Work to be completed:
Pick up the supplemental indenture text below where it ends and continue it in the same formal style.

Text:
------------------------------
THIRD SUPPLEMENTAL INDENTURE TO BE DELIVERED BY SUBSEQUENT GUARANTORS
Exhibit 4.4
TO BE DELIVERED BY SUBSEQUENT GUARANTORS
THIRD SUPPLEMENTAL INDENTURE (this “Supplemental Indenture”), dated as of June 30, 2023 among NGL WATER SOLUTIONS PERMIAN, LLC, a Texas limited liability company (“Permian” or the “Successor Guarantor”), and NGL NORTH RANCH, LLC, a Texas limited liability company (“North Ranch” and together with Permian, each a “Guaranteeing Subsidiary” and collectively, the “Guaranteeing Subsidiaries”), each a subsidiary (or a permitted successor thereof) of NGL Energy Operating LLC (“NGL LP”), a Delaware limited liability company, or NGL Energy Finance Corp. (“Finance Corp.,” and, together with NGL LP, the “Issuers”), a Delaware corporation, the Issuers, each a wholly owned subsidiary of NGL Energy Partners LP, a Delaware limited partnership (the “Company”), the other Guarantors (as defined in the Indenture referred to herein) and U.S. Bank Trust Company, N.A., as successor trustee and collateral agent under the Indenture referred to below (the “Trustee”).
------------------------------
Rows:

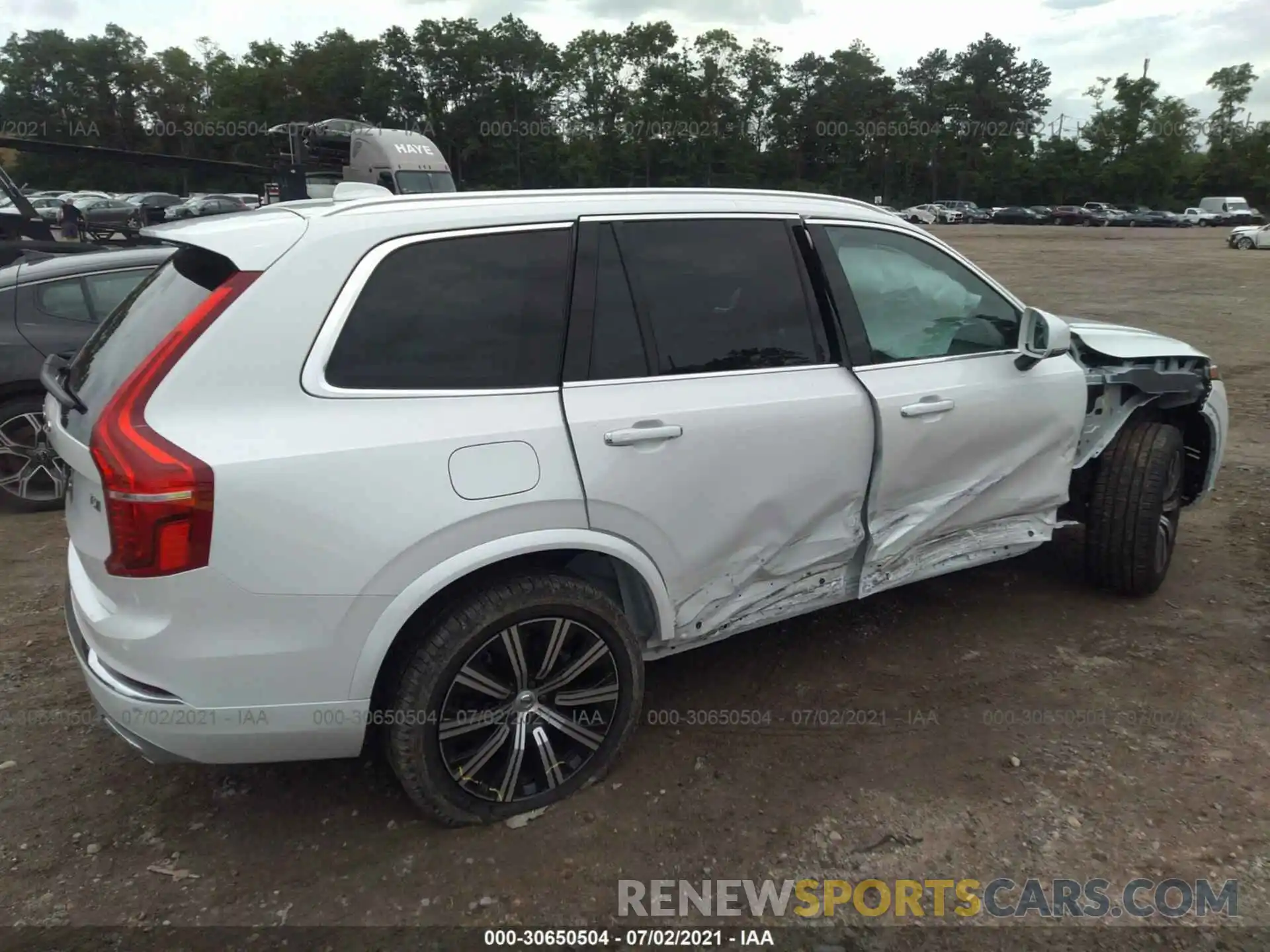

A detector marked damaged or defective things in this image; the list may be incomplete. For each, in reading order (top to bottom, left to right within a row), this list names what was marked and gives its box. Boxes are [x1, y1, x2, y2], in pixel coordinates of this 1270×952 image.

exposed front wheel [0, 396, 67, 515]
exposed front wheel [383, 573, 645, 827]
damaged white suv [44, 188, 1224, 827]
damaged front door [564, 217, 873, 645]
damaged rear door [561, 217, 878, 645]
damaged rear door [808, 219, 1087, 599]
damaged front door [808, 221, 1087, 599]
exposed front wheel [1087, 424, 1183, 596]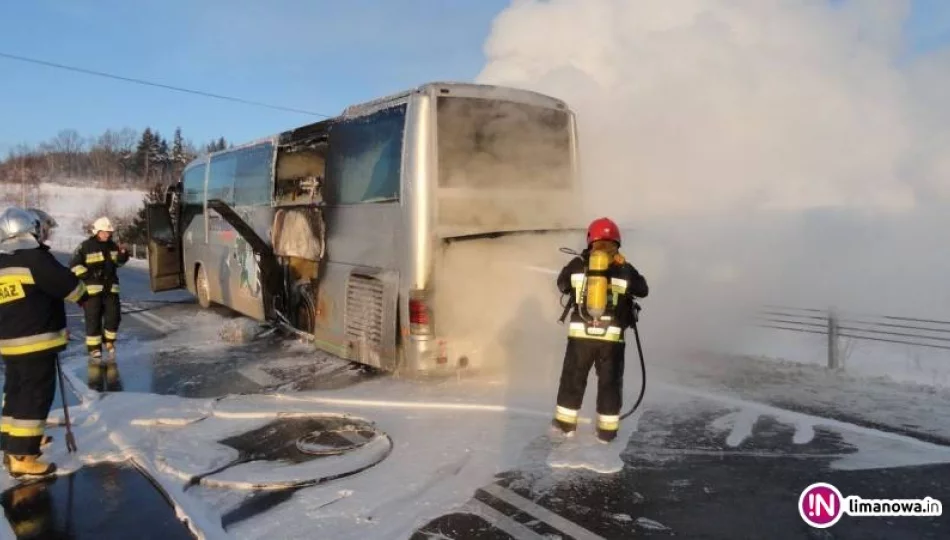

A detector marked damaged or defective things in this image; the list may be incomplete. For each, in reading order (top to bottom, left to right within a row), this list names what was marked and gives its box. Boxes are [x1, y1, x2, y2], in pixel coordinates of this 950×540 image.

burned bus [145, 81, 584, 376]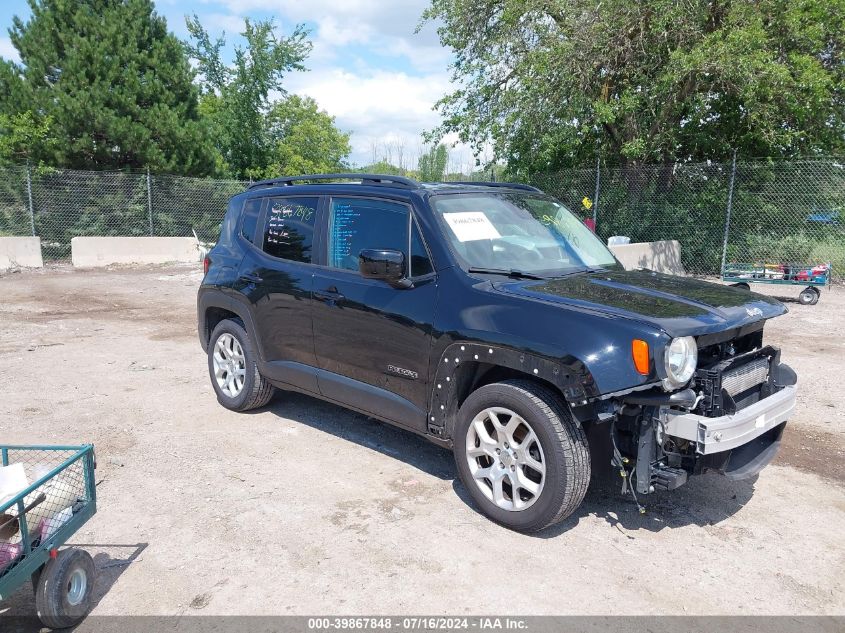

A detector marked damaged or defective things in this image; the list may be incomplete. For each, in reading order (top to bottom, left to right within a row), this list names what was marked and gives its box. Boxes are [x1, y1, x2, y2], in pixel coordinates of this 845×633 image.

damaged front end [604, 328, 796, 502]
front bumper missing [664, 380, 796, 454]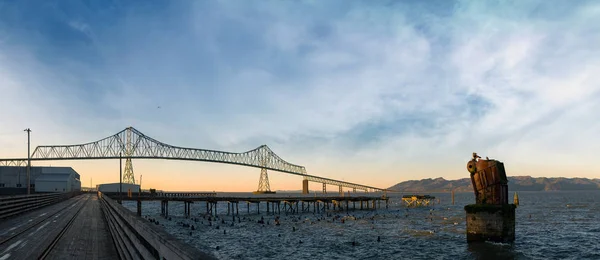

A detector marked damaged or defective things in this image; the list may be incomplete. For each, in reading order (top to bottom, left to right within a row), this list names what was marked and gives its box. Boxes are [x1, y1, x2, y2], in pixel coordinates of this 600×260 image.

rusted metal structure [466, 152, 508, 205]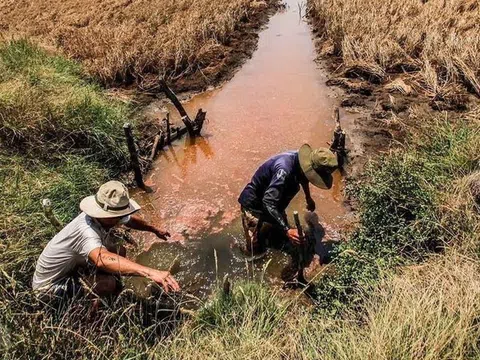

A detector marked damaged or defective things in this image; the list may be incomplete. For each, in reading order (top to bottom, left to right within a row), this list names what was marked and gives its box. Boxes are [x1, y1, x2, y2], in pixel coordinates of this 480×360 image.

broken wooden stake [160, 78, 196, 136]
broken wooden stake [124, 122, 146, 190]
broken wooden stake [42, 198, 63, 232]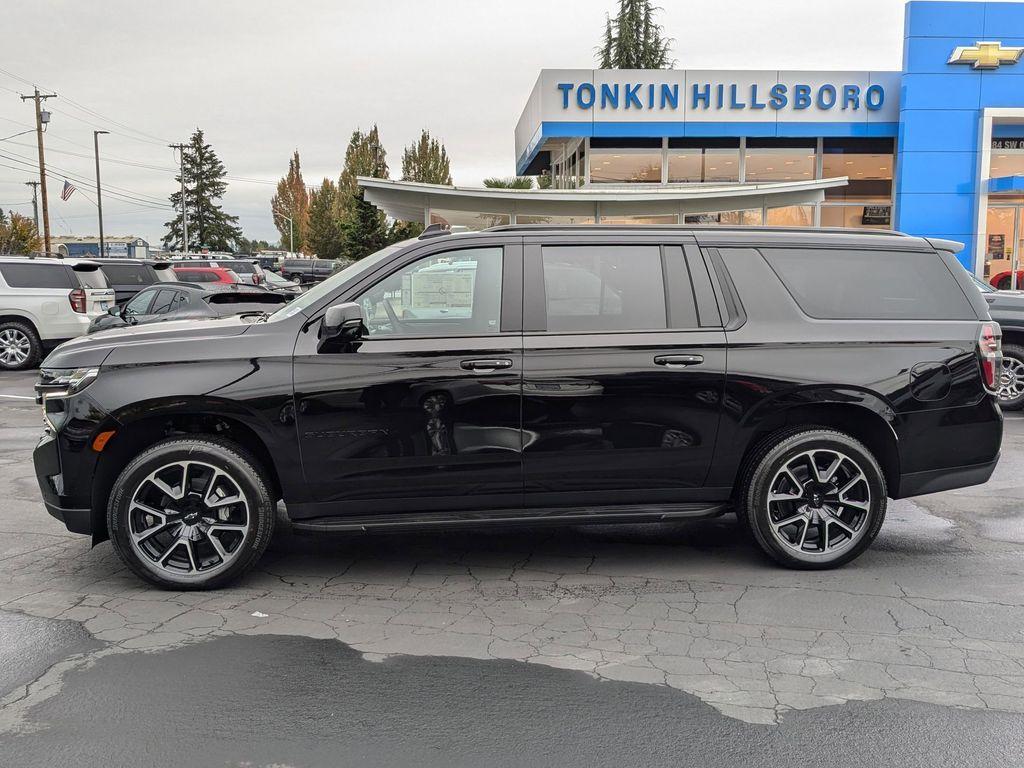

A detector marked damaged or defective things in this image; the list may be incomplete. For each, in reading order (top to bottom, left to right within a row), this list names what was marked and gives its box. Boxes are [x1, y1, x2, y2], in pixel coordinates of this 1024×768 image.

cracked asphalt [0, 368, 1020, 764]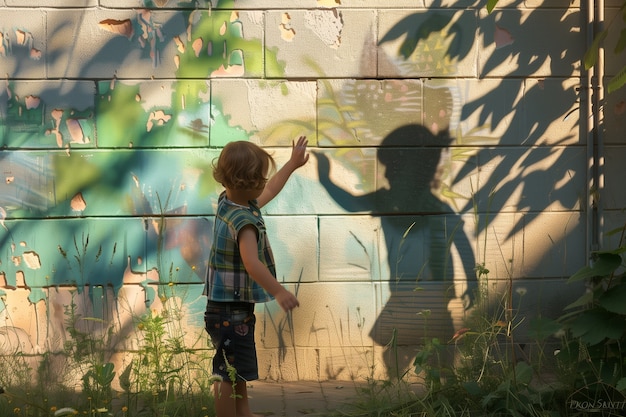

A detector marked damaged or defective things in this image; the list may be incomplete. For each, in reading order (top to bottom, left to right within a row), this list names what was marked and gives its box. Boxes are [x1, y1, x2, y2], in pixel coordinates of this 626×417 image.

peeling paint [304, 9, 342, 48]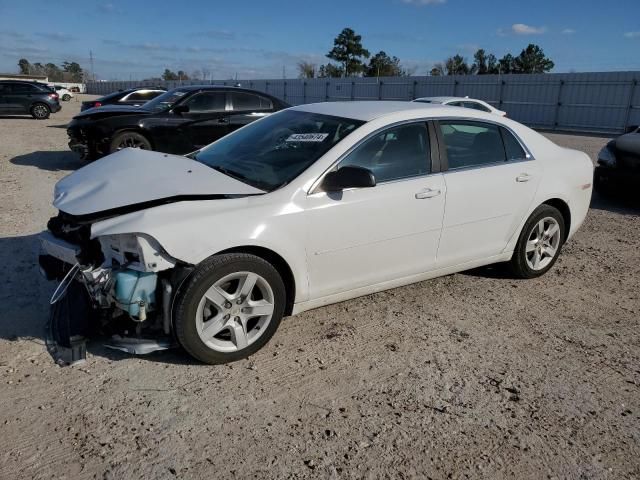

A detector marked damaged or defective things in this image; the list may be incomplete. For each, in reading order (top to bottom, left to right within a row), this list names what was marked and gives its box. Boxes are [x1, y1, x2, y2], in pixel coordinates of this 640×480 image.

damaged white car [40, 102, 592, 364]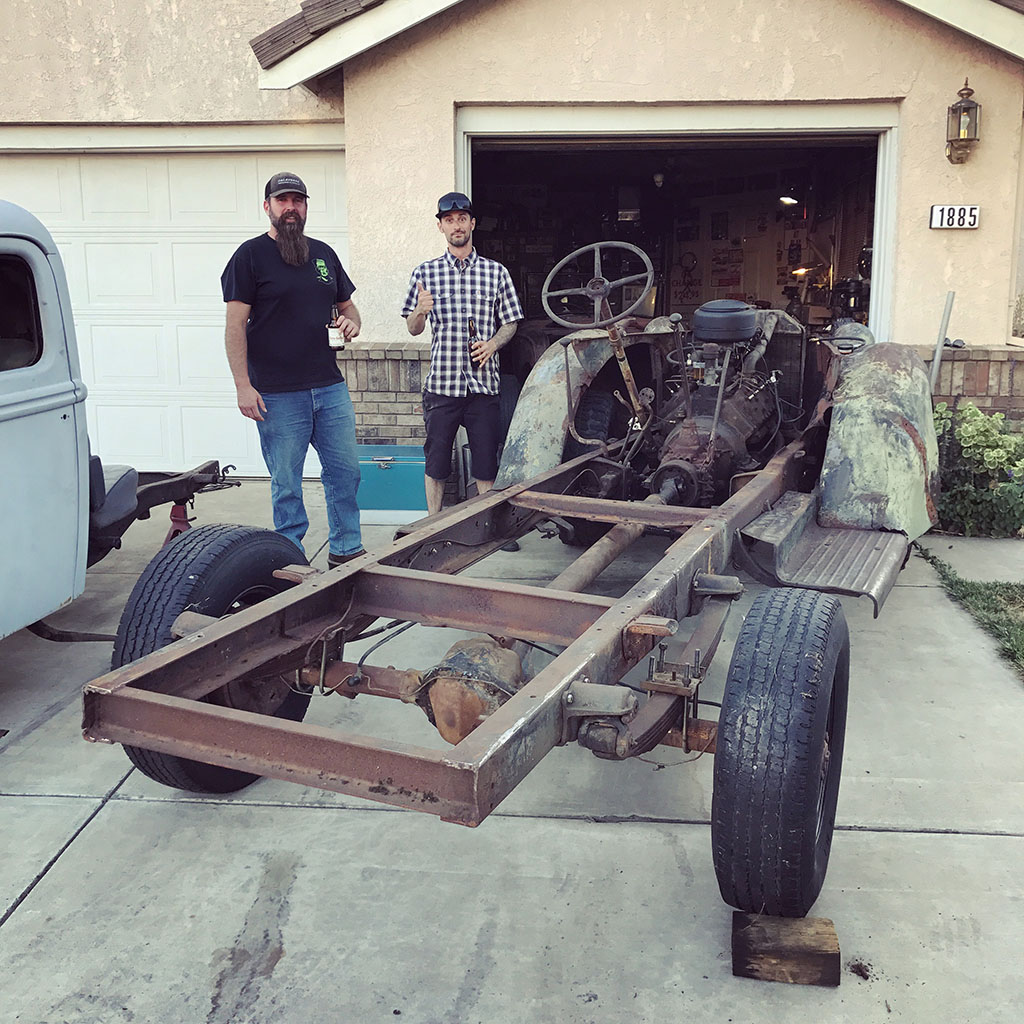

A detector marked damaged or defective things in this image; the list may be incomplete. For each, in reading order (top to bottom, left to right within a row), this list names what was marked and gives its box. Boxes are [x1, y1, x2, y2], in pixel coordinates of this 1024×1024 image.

corroded fender [494, 318, 672, 486]
corroded fender [820, 342, 940, 540]
rusty steel frame [82, 440, 808, 824]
------------------------------
Final result:
W I T N E S S E T H
WHEREAS, the Issuers have heretofore executed and delivered to U.S. Bank National Association, as trustee (the “Predecessor Trustee”) under the indenture (the “Original Indenture”), dated as of February 4, 2021 providing for the issuance of 7.500% Senior Secured Notes due 2026 (the “Notes”);
WHEREAS, the Issuers and certain Subsidiaries of the Company have heretofore executed and delivered to the Trustee the First Supplemental Indenture, dated as of March 28, 2022 (the “First Supplemental Indenture”), pursuant to which certain Subsidiaries of the Company became Guarantors;
WHEREAS, the Issuers and certain Subsidiaries of the Company have heretofore executed and delivered to the Trustee the Second Supplemental Indenture, dated as of July 13, 2022 (the “Second Supplemental Indenture”), pursuant to which the Trustee was appointed as successor to the Predecessor Trustee;
WHEREAS, the Original Indenture as amended and supplemented by the First Supplemental Indenture and the Second Supplemental Indenture is referred to herein as the “Indenture”;
WHEREAS, Section 5.01(g) of the Indenture provides that a Subsidiary Guarantor will not sell or dispose of, in one or more related transactions, all or substantially all of its properties or assets to, or consolidated with or amalgamate with or merger with or into, another Person unless (a) no Default or Event of Default exists and (b) either (i) such Subsidiary Guarantor is the surviving Person of such consolidation, amalgamation or merger or (ii) the surviving person unconditionally assumes all of the obligations of such Subsidiary Guarantor under its Note Guarantee, the Indenture, the ABL Intercreditor Agreement and the Security Documents;
WHEREAS, on February 22, 2023, NGL Water Solutions Permian LLC, a Colorado limited liability company (the “Original Guarantor”), a Subsidiary Guarantor, converted from a Colorado domestic limited liability company to a Texas limited liability company;
WHEREAS, the Successor Guarantors desire to execute and deliver to the Trustee this Supplemental Indenture to insure their compliance with Section 5.01(g) of the Indenture;
WHEREAS, North Ranch was formed by NGL LP and is a Subsidiary of NGL LP;
WHEREAS, the Indenture provides that under certain circumstances the Guaranteeing Subsidiaries shall execute and deliver to the Trustee a supplemental indenture pursuant to which the Guaranteeing Subsidiaries shall each unconditionally guarantee all of the Issuers’ Obligations under the Notes and the Indenture on the terms and conditions set forth herein (the “Note Guarantee”); and
WHEREAS, pursuant to Section 9.01 of the Indenture, the Trustee is authorized to execute and deliver this Supplemental Indenture.
NOW THEREFORE, in consideration of the foregoing and for other good and valuable consideration, the receipt of which is hereby acknowledged, the Guaranteeing Subsidiaries and the Trustee mutually covenant and agree for the equal and ratable benefit of the Holders of Notes as follows:
1.CAPITALIZED TERMS. Capitalized terms used herein without definition shall have the meanings assigned to them in the Indenture.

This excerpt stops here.